Al entrar en la Alhambra recibí una bofetada de realidad. Mejor dicho, varias bofetadas que me confirmaron que todo esto parece un mal sueño. Es paradójico que para las cosas más nimias haya que hacer colas y para entrar en un lugar que te permite viajar al pasado, éstas sean casi inexistentes. Si a esto unimos que entre los pocos visitantes echas de menos a la marabunta de turistas asiáticos persiguiendo a un paraguas en alto, no tienes más remedio que asumir que todo ha cambiado. Sensación que también tuve en el Patio de los Leones, lugar en el que una joven se acercó a mí y sin ningún tipo de circunloquio, me invitó a jugar a la ruleta rusa al pedirme si le podía hacer una foto. Pongo a los doce leones de la fuente de testigos, de que tras un segundo de duda acepté el reto. Pero fui más allá, ya que tras hacer las respectivas fotos me vine arriba e invertí los papeles y le pedí que ahora fuera ella la que me inmortalizara junto a las dos mujeres con las que comparto libro de familia. La gente nos miraba extrañados, torciendo el gesto y pensando para ellos, quiénes eran esos locos que por unos segundos decidieron viajar unos meses atrás, en los que el hecho de pedir hacer una fotografía no era considerado una actividad de riesgo.

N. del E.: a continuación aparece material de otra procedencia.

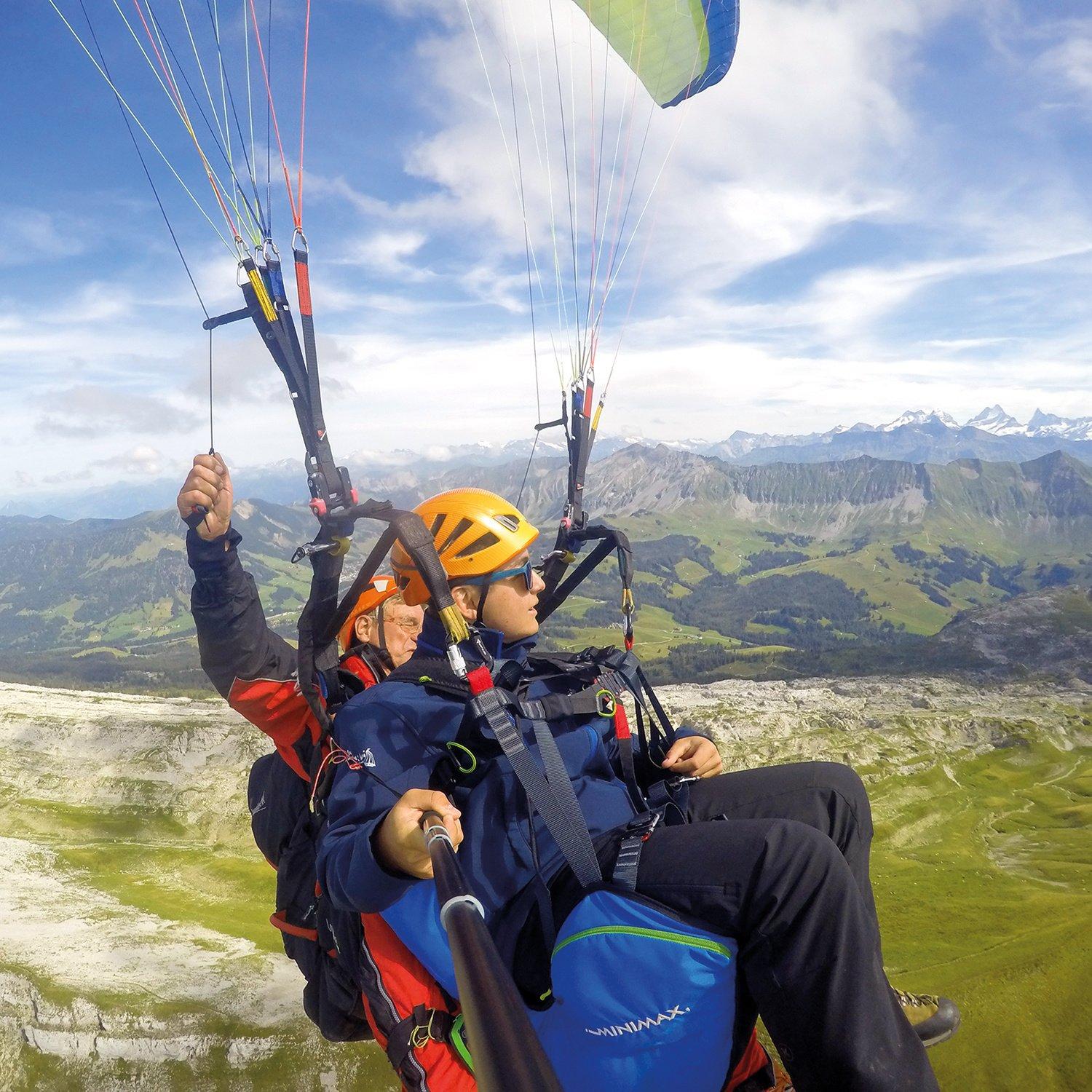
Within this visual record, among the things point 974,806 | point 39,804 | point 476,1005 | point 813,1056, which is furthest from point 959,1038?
point 39,804

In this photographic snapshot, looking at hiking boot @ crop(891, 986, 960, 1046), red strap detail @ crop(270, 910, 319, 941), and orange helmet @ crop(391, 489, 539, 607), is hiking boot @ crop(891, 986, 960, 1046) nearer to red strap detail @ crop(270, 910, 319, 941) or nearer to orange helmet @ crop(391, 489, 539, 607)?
orange helmet @ crop(391, 489, 539, 607)

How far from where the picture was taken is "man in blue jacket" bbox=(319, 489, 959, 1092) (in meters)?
3.33

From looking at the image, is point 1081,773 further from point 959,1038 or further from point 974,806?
point 959,1038

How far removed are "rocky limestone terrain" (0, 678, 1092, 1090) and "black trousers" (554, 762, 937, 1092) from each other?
12.8 ft

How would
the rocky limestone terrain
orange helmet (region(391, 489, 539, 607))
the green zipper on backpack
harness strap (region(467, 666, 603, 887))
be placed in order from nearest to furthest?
the green zipper on backpack, harness strap (region(467, 666, 603, 887)), orange helmet (region(391, 489, 539, 607)), the rocky limestone terrain

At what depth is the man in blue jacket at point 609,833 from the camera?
333cm

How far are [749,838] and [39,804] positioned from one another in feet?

Mi amago de vacaciones tuvo como última parada Úbeda, ciudad que vio nacer al pajarraco de Joaquín Sabina, al que le han dedicado una taberna y en cuya fachada hay una placa en la que se puede leer ‘Vivo en el número 7, calle Melancolía. Quiero mudarme hace unos años al Barrio de la Alegría’. Tras inmortalizarme en esta especie de santuario ‘sabinero’ y dejarlo a mis espaldas pensé que ojalá se cumpla lo que dice el flaco de Úbeda y todos consigamos dejar atrás la melancolía y volvamos algún día a vivir en la alegría.